▸ Problème posé:
Comptez, parmi les lignes ci-dessous, celles qui contiennent le mot « leaf », en respectant la casse. Indiquez uniquement ce nombre.

▸ Données de l'exercice:
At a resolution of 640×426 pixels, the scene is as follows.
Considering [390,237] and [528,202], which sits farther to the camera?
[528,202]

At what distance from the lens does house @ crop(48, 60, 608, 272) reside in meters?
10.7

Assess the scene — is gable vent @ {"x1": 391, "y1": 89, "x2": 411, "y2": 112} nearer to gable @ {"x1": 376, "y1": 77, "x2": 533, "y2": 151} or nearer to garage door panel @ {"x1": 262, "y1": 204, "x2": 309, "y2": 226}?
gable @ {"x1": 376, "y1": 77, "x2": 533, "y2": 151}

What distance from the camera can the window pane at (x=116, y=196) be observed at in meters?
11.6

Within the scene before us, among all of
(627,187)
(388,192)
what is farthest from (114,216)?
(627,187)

* * *

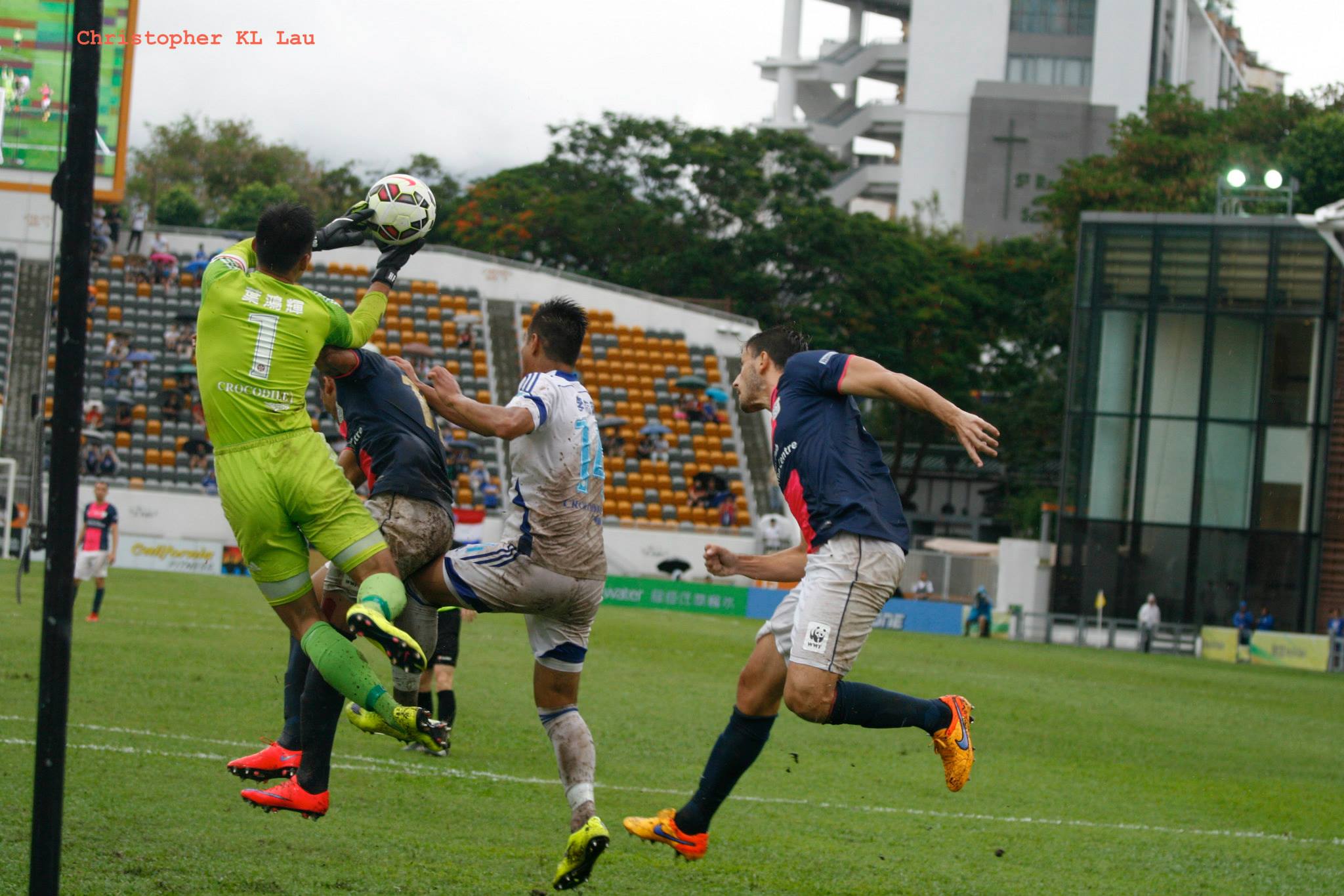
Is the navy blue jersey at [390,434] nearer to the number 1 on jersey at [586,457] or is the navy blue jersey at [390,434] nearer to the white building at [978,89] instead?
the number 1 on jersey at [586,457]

--

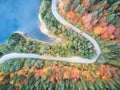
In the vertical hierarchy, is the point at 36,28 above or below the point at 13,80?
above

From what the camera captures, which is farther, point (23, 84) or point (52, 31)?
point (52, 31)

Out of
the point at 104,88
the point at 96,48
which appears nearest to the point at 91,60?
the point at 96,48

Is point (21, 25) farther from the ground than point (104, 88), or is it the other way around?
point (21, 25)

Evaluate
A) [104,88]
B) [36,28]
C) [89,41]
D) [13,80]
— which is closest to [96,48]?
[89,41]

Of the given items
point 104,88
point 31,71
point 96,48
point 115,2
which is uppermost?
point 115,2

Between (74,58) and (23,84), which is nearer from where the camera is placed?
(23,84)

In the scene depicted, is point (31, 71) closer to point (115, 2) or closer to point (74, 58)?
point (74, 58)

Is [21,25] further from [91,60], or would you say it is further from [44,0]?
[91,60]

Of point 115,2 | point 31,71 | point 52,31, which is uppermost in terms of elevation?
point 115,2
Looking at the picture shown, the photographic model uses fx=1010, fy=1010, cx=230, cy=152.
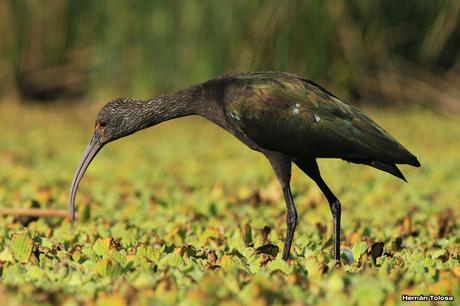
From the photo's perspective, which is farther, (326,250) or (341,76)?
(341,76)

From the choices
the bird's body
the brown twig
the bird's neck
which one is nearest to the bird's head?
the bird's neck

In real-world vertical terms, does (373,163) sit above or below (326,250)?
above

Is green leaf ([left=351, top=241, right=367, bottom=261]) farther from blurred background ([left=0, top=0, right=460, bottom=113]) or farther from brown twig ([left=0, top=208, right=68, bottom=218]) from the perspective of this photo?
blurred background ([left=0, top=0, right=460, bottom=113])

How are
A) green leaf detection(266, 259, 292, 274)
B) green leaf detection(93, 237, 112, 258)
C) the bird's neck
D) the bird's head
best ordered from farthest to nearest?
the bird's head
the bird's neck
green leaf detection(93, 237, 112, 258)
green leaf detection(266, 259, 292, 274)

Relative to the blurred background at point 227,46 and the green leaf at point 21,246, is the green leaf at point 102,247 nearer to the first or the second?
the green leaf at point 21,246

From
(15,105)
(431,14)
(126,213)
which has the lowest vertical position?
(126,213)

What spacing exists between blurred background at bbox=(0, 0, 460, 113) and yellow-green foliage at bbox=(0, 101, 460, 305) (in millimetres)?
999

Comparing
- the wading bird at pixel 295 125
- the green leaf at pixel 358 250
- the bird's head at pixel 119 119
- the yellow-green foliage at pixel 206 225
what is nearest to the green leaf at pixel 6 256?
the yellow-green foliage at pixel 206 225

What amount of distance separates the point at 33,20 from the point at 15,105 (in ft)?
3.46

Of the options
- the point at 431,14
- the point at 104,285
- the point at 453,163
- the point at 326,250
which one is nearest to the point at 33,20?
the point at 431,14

▸ Résultat ci-dessous:
9